Nöroloji Bilimleri Profesörü Robert Sapolsky, yapılan deneylerle bir laboratuvar faresini eğittiklerini açıklıyor; farenin kafesinde mekanik bir kol var, bir ışık yandığında arkaya yem dolduruluyor ve fare ışığı görünce koşa koşa gidip kolu hareket ettiriyor ardından hooop yemler kafese geliyor.

Bu fareyi incelediklerinde Sapolsky şunu görüyor, fare yem almak için kolu hareket ettirdiğinde yeme ulaşınca değil, bu sistemin devreye girdiğini söyleyen ışık yandığı zaman dopamin salgılanıyor.

Yani fare; Yaşasın, yaşasın. Bu ışığı biliyorum, yemi veren kolu biliyorum, ona basabilirim, bak bu şahane olacak, işte, tam üstündeyim, kontrol bende... diyerek seviniyor. Ama bu sevinç sistemin başlangıç anında yaşanıyor, yani ödül alacağının söylendiği o ışığın yandığı anda... (yemi alınca mutluluk hormonu olarak bilinen dopamin seviyesi daha düşük seviyelere iniyor.)

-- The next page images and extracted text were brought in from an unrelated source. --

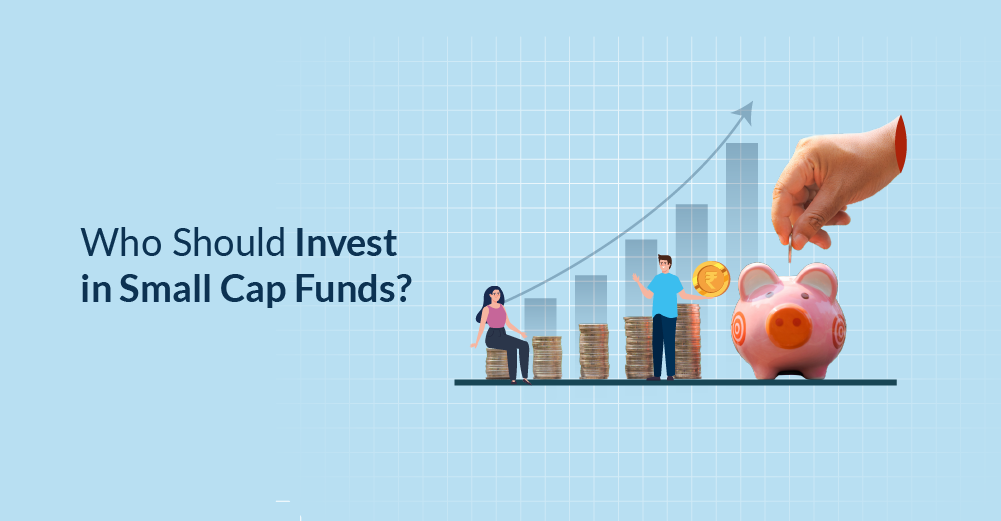 Who Should Invest in Small Cap Funds?

₹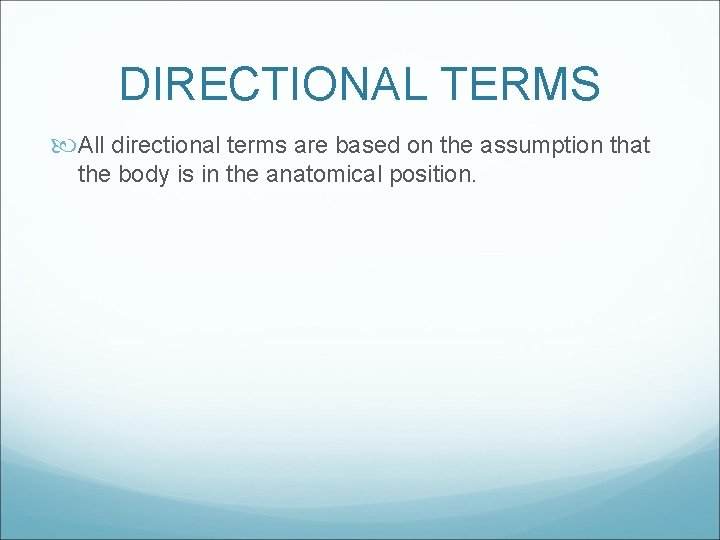 DIRECTIONAL TERMS

All directional terms are based on the assumption that the body is in the anatomical position.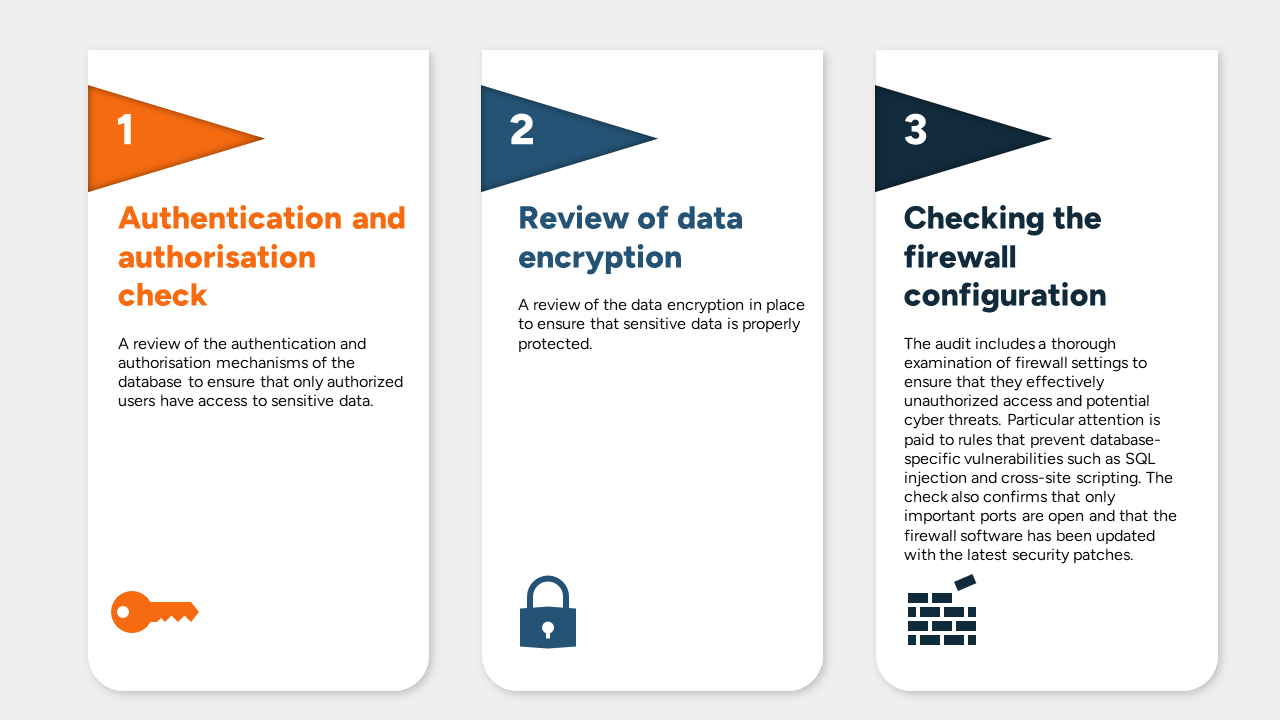 1

Authentication and authorisation check

A review of the authentication and authorisation mechanisms of the database to ensure that only authorized users have access to sensitive data.

2

Review of data encryption

A review of the data encryption in place to ensure that sensitive data is properly protected.

3

Checking the firewall configuration

The audit includes a thorough examination of firewall settings to ensure that they effectively unauthorized access and potential cyber threats. Particular attention is paid to rules that prevent database-specific vulnerabilities such as SQL injection and cross-site scripting. The check also confirms that only important ports are open and that the firewall software has been updated with the latest security patches.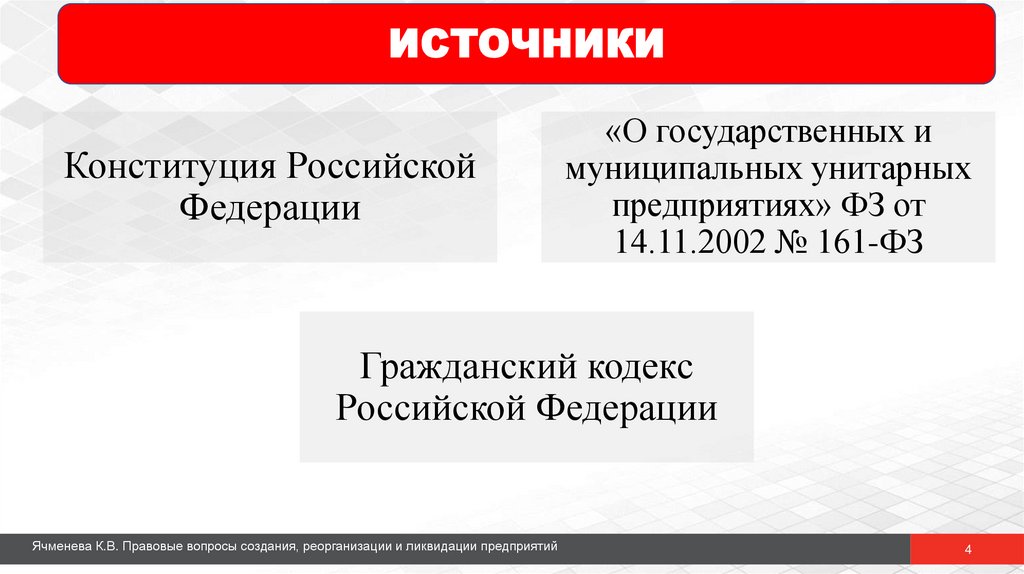 ИСТОЧНИКИ

Конституция Российской Федерации

«О государственных и муниципальных унитарных предприятиях» ФЗ от 14.11.2002 № 161-ФЗ

Гражданский кодекс Российской Федерации

Ячменева К.В. Правовые вопросы создания, реорганизации и ликвидации предприятий

4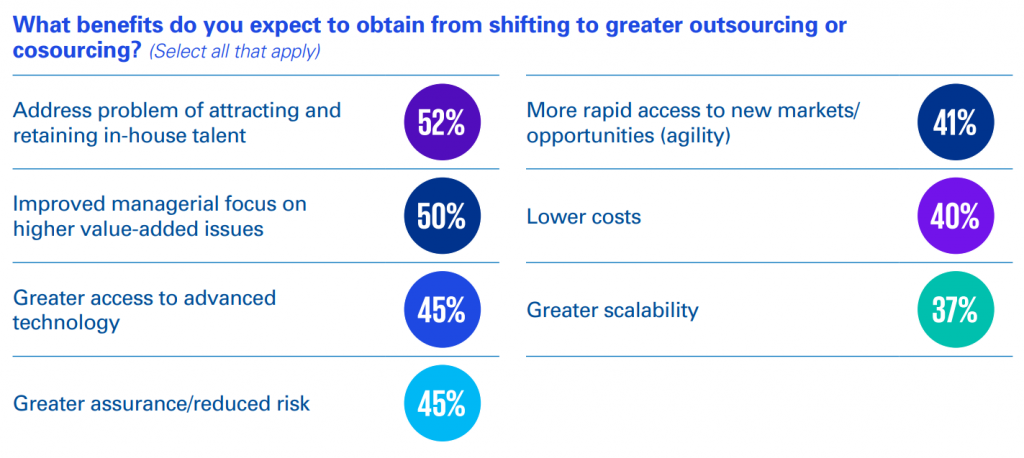 What benefits do you expect to obtain from shifting to greater outsourcing or cosourcing? (Select all that apply)

Address problem of attracting and retaining in-house talent 52%

Improved managerial focus on higher value-added issues 50%

Greater access to advanced technology 45%

Greater assurance/reduced risk 45%

More rapid access to new markets/ opportunities (agility) 41%

Lower costs 40%

Greater scalability 37%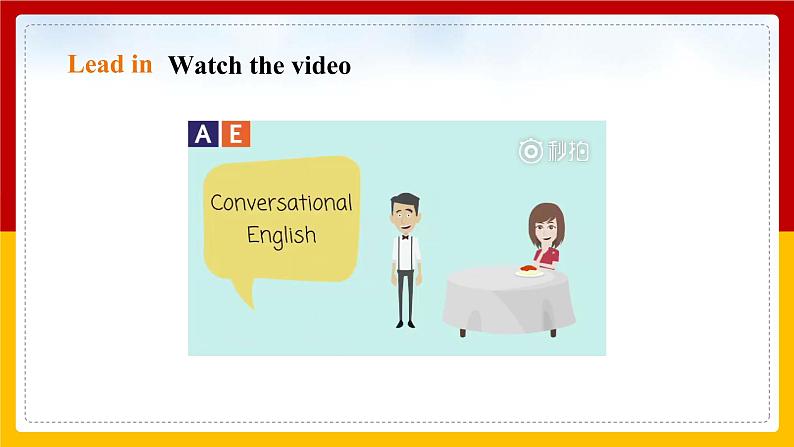 Lead in Watch the video

A E

秒拍

Conversational English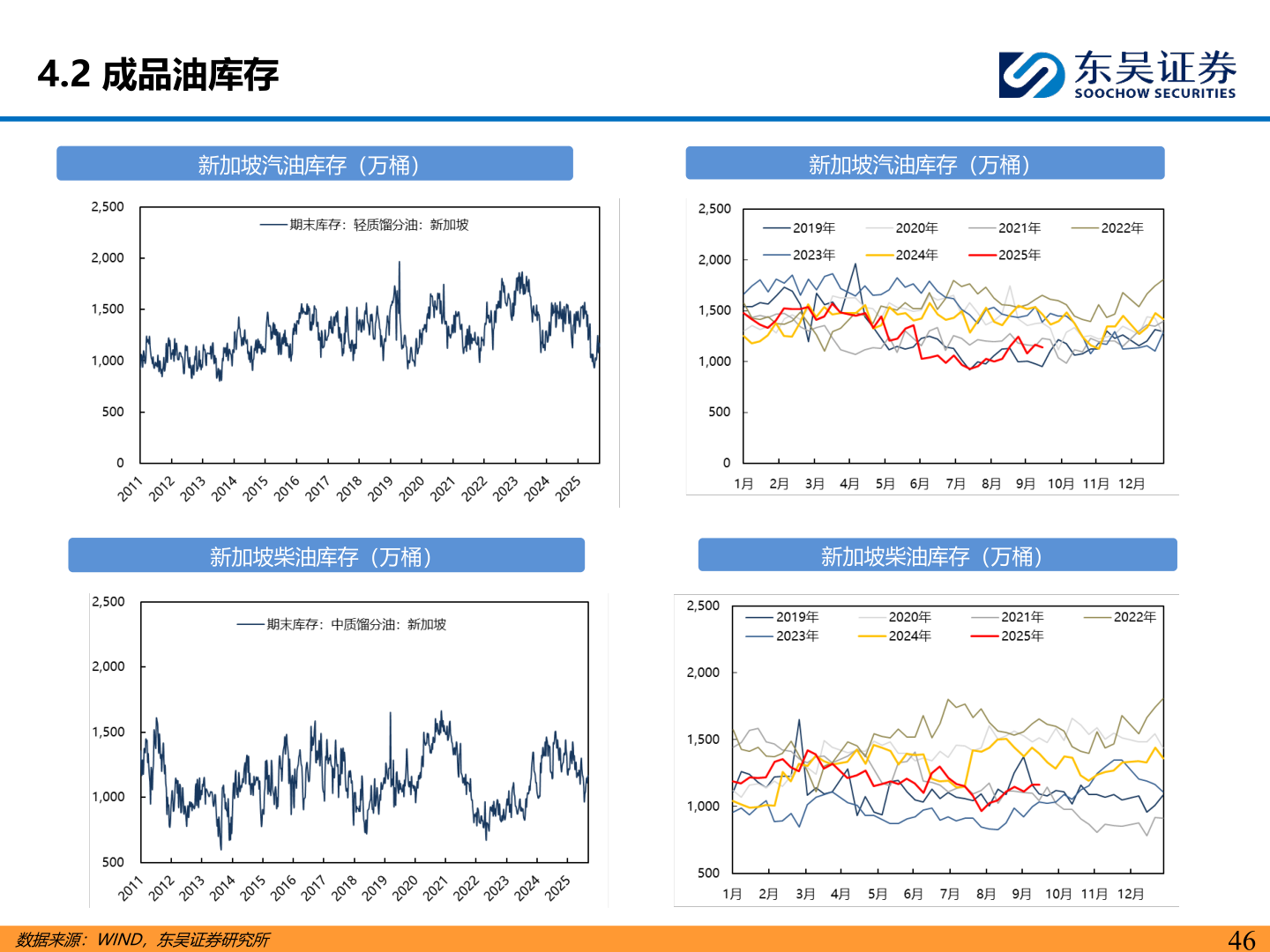 4.2 成品油库存

东吴证券
SOOCHOW SECURITIES

新加坡汽油库存（万桶）

2,500
2,000
1,500
1,000
500
0

期末库存：轻质馏分油：新加坡

2011 2012 2013 2014 2015 2016 2017 2018 2019 2020 2021 2022 2023 2024 2025

新加坡汽油库存（万桶）

2,500
2,000
1,500
1,000
500
0

2019年 2020年 2021年 2022年
2023年 2024年 2025年

1月 2月 3月 4月 5月 6月 7月 8月 9月 10月 11月 12月

新加坡柴油库存（万桶）

2,500
2,000
1,500
1,000
500

期末库存：中质馏分油：新加坡

2011 2012 2013 2014 2015 2016 2017 2018 2019 2020 2021 2022 2023 2024 2025

新加坡柴油库存（万桶）

2,500
2,000
1,500
1,000
500

2019年 2020年 2021年 2022年
2023年 2024年 2025年

1月 2月 3月 4月 5月 6月 7月 8月 9月 10月 11月 12月

数据来源：WIND，东吴证券研究所

46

Fakat gel zaman git zaman bu şekilde yaşayan fare artık ışık yandığı anlarda eskisi kadar mutlu olmuyor, çünkü ne olup bittiğini öğrenmiş, sistemin nasıl çalıştığını çözdüğü için beklentisini sevince dönüştüren bu olayı yaşaya yaşaya duygusal olarak ilk başlarda hissettiği kadar mutlu olmamaya başlamıştır.

Laboratuvar görevlileri bu durumu değiştirmek için ışığın her yandığında yem koyma yerine bazen koyup bazen koymamaya başlamışlar. Fare bu sefer sonucu bilemediği için yine en baştaki mutlu beklenti içine girmeye başlamış; en başta “Yaşasın ışık yandı yem verecekler!” durumu “Acaba bu sefer yem var mı?” beklentisine dönüşmüş. Başta bilinen kesinlik, yerini belirsizliğe bırakınca olayı sonuna kadar takip etmek olayın kendisinden daha önemli olmaya başlamış.

Bu beklentinin en iyi ayarlanmış durumu ise %50’ymiş. Yani en iyi belirsizlik durumu yarı yarıya olan koşullarmış. Daha kötü olan %25’lik ödüllendirme ile daha çok ödül içeren %75’lik olasılıklarda ya ödülden vaz geçiliyor ya da ödül sıklığından dolayı beklenti daha az olduğu için mutluluğun oranı düşüyormuş.

Kısacası, güzel bir şeyler olabileceği beklentisiyle yaşamak ve bu beklentinin gerçekleşebilme olasılığının %50 civarında olması, %100 gerçekleşecek olan ve kolayca elde edilen şeylerden daha fazla mutluluk elde edildiği bilimsel olarak da ispatlanmış...

(bu konuyu Eduardo Punset’in Hayat Kitabı’nda Robert Sapolsky ile yapılan röportajda okuyup buraya özetleyerek aktardım, kitabın tanıtımını daha önce yazdığım konularda bulabilirsiniz.)